Organizing

You Put One Seed in the Ground, You Get Many in Return

The passing of two annual events: Thanksgiving, a time to celebrate the harvest and by extension with family, and Black Friday, an event that encapsulates our consumer economy provided a […]

aerial view of Oahu

Flickr photo by thomas23 CC BY-NC-SA

The passing of two annual events: Thanksgiving, a time to celebrate the harvest and by extension with family, and Black Friday, an event that encapsulates our consumer economy provided a timely bookend to last month’s conversation on the ‘Ohana Economy.

As a quick recap, the ‘Ohana Economy espouses a focus on management of the household to build ho‘owaiai, or genuine wealth. Last month we specifically saw how a municipal government department is exploring its role in providing support for such an economy through community-based processes to update two community development plans that raise up the vision and values of those communities in order to inform policies to support the industries desired by the community. Accordingly, what might an example of building ho‘owaiwai at a grassroots level to support an iteration of the ‘Ohana Economy look like?

In beautiful Hālawa Valley on the island of O‘ahu, the community-based organization, Nā Kūpuna A Me Nā Kāko‘o O Hālawa struggles to preserve the natural, cultural, and spiritual power of the Valley despite the construction of the H-3 freeway that cuts through the middle of the Valley.

Hālawa Valley is filled with cultural and spiritual structures and artifacts, including the iwi, or cultural remains, of the generations of Native Hawaiian families that called the Valley home. The roots of Nā Kūpuna A Me Nā Kāko‘o O Hālawa is grounded in efforts to protect those remains and artifacts in the active protestation of the highway’s construction. These efforts even saw its leaders—a majority of whom are female—thrown into prison for standing in front of construction equipment to impede their operation.

While the efforts of these women were unsuccessful in stopping the construction of the highway, Nā Kūpuna A Me Nā Kāko‘o O Hālawa now exists to actively preserve, restore, and protect the Valley and the remaining cultural artifacts and sites. Most of this work has been spearheaded on a volunteer basis by those with a historical connection to the land who have then formed relationships and connections to numerous institutions to provide cultural and natural resource training of those volunteers.

Hawaii Alliance for Community Based Economic Development is currently partnered with Nā Kūpuna A Me Nā Kāko‘o O Hālawa to build their organizational capacity for the next generation of cultural practitioners and activists to continue the family tradition while earning a living for themselves and their own growing families. The new leadership faces challenges in learning how to manage and run a nonprofit organization, while maintaining the vision and values of the founders as summarized in the following quote:

Walking in the footsteps of our kūpuna, “mālama ‘āina and ‘āina mālama”
(you put one seed in the ground, you get many in return).
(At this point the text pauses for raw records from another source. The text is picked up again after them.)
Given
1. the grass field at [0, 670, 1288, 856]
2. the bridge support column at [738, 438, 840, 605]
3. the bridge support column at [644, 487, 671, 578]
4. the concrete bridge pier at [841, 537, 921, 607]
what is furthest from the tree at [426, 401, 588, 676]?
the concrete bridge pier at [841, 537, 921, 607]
Kūpuna refers to our elders but also encompasses all those who came before us, while mālama means to protect and, ‘āina has been translated to mean land but literally means “that which feeds us” and encompasses those relationships that form the basis for our genuine wealth. The efforts of the new leadership of Nā Kūpuna A Me Nā Kāko‘o O Hālawa aims to perpetuate the current activities of protecting and restoring the land (mālama ‘āina)—which has had a healing effect on those who have taken on those tasks, including prisoners and at-risk youth (‘āina mālama you)—and expand on its cultural and learning opportunities to educational institutions and community groups through the support of traditional cultural practices including providing access for cultural practitioners (you put one seed in the ground, you get many in return).

The older generation of leaders in the organization has been carrying out these efforts on a largely volunteer basis yet sees the importance this work has had in keeping them connected to their formulation of genuine wealth. As the next generation steps up, they are facing the demand of attending school, finding paying work to support their growing families, and face the difficulty of maintaining these traditional cultural practices in light of 21st-century demands.

Just imagine if this up and coming generation could properly manage their household in a way that continues to raise up their traditional cultural practices, maintain relationships with their families, those they serve, and their environment, and be financially secure in the process—a form of the ‘Ohana Economy on the ground.

As work continues, the efforts of the new leadership and the learning that happens as the leadership transition continues will be captured in ongoing documentation that will be summarized in a stewardship and sustainability plan. Such a document will not only capture the stories of the kūpuna, but be a small outcome of a co-learning process we undertake with this next generation of leaders as they try to accomplish a couple of things: iterate a picture of genuine wealth that allows them to care for where they live, which is healing in and of itself; explore doing such work on a full-time basis and financially provide for their families; and thus put one seed in the ground and get many in return in a true sense of thanksgiving.